Dai ransomware alla pressione sui dati

Il caso conferma una tendenza ormai evidente: gli attacchi informatici non puntano più soltanto a bloccare sistemi o chiedere riscatti, ma a trasformare i dati in leva di pressione pubblica. La minaccia di pubblicare archivi interni diventa uno strumento per costringere enti e aziende a negoziare, anche quando l’operatività dei sistemi non risulta compromessa.

È una forma di estorsione che agisce sulla reputazione, sulla paura dell’esposizione pubblica e sul rischio di danni secondari alle persone coinvolte.

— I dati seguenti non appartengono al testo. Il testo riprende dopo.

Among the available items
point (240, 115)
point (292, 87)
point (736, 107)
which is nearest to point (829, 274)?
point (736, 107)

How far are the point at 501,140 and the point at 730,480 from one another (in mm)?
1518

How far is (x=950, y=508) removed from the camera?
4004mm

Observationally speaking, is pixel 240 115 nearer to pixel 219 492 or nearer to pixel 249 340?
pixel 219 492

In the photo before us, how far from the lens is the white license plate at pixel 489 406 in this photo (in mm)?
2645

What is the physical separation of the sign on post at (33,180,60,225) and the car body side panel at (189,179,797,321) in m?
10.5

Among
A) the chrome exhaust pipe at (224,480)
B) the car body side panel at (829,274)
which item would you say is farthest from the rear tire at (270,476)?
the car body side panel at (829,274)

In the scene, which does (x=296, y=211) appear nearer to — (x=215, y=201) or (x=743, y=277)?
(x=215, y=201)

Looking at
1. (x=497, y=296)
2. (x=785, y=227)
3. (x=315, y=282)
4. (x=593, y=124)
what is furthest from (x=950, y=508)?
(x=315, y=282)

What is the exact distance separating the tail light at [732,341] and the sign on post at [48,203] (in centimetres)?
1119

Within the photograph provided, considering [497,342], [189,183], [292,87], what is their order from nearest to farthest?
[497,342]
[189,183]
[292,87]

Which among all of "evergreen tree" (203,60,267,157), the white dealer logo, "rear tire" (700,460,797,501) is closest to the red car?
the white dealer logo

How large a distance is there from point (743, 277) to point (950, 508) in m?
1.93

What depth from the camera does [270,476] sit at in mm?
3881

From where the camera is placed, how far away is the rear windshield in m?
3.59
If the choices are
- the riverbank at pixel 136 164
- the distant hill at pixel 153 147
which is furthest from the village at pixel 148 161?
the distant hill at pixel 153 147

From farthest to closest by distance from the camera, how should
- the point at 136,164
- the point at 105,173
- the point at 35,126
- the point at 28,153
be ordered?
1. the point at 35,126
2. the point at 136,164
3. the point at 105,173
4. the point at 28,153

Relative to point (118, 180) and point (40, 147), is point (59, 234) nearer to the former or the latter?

Per questo la gestione di un incidente cyber non può limitarsi al ripristino tecnico dei sistemi, ma deve includere comunicazione, tutela degli interessati, verifica della catena di responsabilità e rafforzamento delle misure preventive.

Una lezione per le istituzioni europee

Per le istituzioni pubbliche europee la lezione è netta. La cybersecurity non può essere trattata come un tema puramente tecnico o emergenziale. La protezione dei dati interni, la gestione delle vulnerabilità nei software di terze parti, il monitoraggio degli accessi e la capacità di risposta agli incidenti sono ormai elementi essenziali di credibilità istituzionale.

Anche perché la fiducia nelle istituzioni digitali passa sempre più dalla loro capacità di proteggere le persone che vi lavorano e i cittadini che con quelle istituzioni entrano in relazione. In un’Europa che discute di sovranità digitale, intelligenza artificiale e sicurezza dei dati, l’eventuale violazione del Consiglio d’Europa è un promemoria scomodo: la superficie d’attacco non è solo tecnologica, ma organizzativa, politica e umana.